The good news is that listening is not as difficult as we sometimes make it out to be. The most important thing to keep in mind is there are two aspects of effective listening. The first, and most obvious, is that listening involves understanding the message being sent by your communication partner in the way they intend. The second, and frequently neglected aspect, is that effective listening involves the articulation of your understanding to your communication partner. In other words, you demonstrate to that person that you clearly understand his or her message. There are several things you can do to improve your listening in both areas:
- Focus on the speaker by making a conscious effort to listen – actually say to yourself, "For the next two minutes, I am only going to listen".

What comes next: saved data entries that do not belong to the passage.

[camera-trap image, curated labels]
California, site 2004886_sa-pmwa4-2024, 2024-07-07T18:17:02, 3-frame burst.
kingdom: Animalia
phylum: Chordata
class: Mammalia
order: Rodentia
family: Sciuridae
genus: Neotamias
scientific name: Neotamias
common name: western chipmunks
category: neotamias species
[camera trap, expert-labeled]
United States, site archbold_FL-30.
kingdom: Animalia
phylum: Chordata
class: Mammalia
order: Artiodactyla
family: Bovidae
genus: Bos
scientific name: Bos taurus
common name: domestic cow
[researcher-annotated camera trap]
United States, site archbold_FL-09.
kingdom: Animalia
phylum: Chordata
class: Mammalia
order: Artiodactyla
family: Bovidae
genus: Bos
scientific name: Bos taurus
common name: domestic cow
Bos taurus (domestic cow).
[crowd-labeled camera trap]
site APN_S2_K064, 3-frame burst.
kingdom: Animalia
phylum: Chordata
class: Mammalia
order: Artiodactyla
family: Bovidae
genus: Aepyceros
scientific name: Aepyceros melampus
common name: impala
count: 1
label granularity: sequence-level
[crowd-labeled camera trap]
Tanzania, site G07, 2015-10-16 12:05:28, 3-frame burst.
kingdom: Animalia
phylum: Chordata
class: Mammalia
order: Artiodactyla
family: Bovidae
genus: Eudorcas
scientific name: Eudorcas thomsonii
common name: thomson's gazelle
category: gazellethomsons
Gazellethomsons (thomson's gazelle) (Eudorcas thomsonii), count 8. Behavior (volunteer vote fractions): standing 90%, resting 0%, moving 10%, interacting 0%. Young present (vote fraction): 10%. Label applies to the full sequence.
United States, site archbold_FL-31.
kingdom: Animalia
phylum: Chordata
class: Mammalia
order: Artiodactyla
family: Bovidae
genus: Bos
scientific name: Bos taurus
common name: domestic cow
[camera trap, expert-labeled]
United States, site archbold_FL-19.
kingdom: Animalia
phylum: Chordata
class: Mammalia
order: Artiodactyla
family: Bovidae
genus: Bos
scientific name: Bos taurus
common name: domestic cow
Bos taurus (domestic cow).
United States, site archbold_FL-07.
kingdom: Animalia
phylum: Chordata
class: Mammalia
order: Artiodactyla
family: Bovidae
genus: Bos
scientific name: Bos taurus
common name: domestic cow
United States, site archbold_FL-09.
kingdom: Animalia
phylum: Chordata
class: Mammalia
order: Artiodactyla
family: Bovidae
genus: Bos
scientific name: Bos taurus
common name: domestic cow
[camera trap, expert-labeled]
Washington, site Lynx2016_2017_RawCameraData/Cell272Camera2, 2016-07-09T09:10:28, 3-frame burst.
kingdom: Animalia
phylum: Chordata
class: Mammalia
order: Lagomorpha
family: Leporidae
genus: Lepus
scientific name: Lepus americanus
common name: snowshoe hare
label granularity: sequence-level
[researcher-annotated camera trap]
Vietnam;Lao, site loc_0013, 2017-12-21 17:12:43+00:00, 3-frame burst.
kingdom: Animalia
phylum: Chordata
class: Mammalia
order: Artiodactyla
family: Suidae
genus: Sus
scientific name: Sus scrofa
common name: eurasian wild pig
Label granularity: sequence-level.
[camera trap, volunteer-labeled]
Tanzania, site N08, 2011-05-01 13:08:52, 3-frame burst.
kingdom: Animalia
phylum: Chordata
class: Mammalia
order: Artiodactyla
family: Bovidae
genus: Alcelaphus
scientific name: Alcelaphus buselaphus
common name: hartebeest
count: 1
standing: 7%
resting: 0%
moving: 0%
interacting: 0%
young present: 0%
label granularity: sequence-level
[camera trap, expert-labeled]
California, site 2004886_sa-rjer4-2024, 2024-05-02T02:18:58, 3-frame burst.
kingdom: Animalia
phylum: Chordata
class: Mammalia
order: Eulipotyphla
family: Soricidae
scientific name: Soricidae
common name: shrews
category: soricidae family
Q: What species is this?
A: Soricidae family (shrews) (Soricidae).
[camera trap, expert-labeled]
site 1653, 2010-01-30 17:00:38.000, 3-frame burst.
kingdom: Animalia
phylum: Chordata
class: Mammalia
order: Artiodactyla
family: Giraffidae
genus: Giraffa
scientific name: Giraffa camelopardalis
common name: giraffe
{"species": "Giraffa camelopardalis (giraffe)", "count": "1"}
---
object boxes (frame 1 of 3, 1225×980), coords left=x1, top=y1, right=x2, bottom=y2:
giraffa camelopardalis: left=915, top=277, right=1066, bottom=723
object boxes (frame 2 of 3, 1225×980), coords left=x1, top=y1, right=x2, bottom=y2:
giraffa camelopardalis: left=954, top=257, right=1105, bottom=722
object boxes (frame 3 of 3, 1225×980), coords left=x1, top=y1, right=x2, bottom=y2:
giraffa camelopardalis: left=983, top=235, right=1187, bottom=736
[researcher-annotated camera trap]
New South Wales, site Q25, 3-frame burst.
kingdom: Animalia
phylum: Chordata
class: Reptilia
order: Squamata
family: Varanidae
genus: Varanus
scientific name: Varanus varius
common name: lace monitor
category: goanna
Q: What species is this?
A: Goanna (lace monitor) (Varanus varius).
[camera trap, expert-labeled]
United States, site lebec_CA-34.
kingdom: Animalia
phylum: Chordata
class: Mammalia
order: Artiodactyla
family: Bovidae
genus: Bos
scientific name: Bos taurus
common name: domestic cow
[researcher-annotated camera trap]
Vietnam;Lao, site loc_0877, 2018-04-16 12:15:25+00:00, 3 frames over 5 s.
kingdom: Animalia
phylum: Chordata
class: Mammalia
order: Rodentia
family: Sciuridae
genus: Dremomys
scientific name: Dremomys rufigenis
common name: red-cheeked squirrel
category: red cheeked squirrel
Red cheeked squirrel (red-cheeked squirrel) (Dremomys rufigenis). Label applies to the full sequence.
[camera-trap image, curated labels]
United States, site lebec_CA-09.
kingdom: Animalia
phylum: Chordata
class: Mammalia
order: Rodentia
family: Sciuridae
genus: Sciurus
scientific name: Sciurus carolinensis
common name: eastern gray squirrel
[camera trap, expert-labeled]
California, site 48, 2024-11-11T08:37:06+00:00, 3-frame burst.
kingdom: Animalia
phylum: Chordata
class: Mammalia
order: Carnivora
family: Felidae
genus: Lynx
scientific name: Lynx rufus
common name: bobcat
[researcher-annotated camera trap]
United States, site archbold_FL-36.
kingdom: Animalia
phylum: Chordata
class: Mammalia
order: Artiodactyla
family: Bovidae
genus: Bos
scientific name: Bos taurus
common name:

- Make sure the conversation takes place at a time and place where you feel comfortable talking. If you are in a rush, defer the conversation until later.
- Utilize active listening skills. Active listening consists of the listener's attempt to give back (or reflect) what has been stated by the speaker. If you are going to effectively reflect the feelings and content of the speaker's message, then you really have to pay attention. A good way to begin a reflective statement is, “What I hear you saying is…” or “Sounds like you…”
- Utilize good nonverbal behavior to demonstrate to the speaker that you are focusing on their message. For example, always face the person and use an open posture, maintain eye contact (although keep in mind there is a strong cultural element in eye contact - direct eye contact is taboo in some cultures), and use 'following' behaviors such as head nods.
- Pay attention to nonverbal clues from the speaker such as body posture, facial expressions and gestures. Much of the content from the message may be unspoken communication.
- Have patience and be willing to let the speaker take some time to get his or her message across.